■ RECORDED INFORMATION ■
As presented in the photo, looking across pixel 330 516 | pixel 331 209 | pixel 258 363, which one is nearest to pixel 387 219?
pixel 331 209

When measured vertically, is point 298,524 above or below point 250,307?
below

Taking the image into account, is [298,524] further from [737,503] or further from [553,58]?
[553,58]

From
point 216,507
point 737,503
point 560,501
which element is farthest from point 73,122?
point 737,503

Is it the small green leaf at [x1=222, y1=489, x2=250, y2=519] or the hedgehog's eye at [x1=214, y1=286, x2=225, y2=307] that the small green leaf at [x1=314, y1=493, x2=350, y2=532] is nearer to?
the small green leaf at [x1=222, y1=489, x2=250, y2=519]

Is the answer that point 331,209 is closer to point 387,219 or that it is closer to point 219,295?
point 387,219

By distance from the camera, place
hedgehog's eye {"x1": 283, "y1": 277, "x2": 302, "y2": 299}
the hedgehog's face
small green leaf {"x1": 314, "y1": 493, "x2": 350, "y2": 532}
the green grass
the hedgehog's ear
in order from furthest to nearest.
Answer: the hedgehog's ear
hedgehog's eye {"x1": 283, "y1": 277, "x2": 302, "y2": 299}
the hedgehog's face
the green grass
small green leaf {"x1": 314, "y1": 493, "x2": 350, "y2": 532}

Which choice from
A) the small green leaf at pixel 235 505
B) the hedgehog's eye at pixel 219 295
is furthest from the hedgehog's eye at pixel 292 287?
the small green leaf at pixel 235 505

■ YOUR GOAL ■
Could you pull out every row above and reproduce each line word for word?

■ THE OUTPUT ■
As presented in the photo, looking across pixel 330 516 | pixel 331 209 | pixel 258 363, which one is nearest to pixel 387 219?
pixel 331 209

When measured vertically, is point 298,524 above or below point 250,307?
below

Taking the image into account, is [298,524] further from [737,503] or further from [553,58]?
[553,58]

From
point 216,507
point 737,503
point 560,501
which element is farthest from point 73,122?
point 737,503

Is it the small green leaf at [x1=222, y1=489, x2=250, y2=519] or the hedgehog's eye at [x1=214, y1=286, x2=225, y2=307] that the small green leaf at [x1=314, y1=493, x2=350, y2=532] is nearer to?
the small green leaf at [x1=222, y1=489, x2=250, y2=519]

Is the answer that point 331,209 is closer to point 387,219 or that it is closer to point 219,295?
point 387,219

By distance from the camera, place
hedgehog's eye {"x1": 283, "y1": 277, "x2": 302, "y2": 299}
the hedgehog's face
small green leaf {"x1": 314, "y1": 493, "x2": 350, "y2": 532}
the green grass
the hedgehog's ear
in order from furthest to nearest.
Answer: the hedgehog's ear
hedgehog's eye {"x1": 283, "y1": 277, "x2": 302, "y2": 299}
the hedgehog's face
the green grass
small green leaf {"x1": 314, "y1": 493, "x2": 350, "y2": 532}

Which choice from
A) the small green leaf at pixel 235 505
B) the hedgehog's eye at pixel 219 295
is furthest from the hedgehog's eye at pixel 292 287?
the small green leaf at pixel 235 505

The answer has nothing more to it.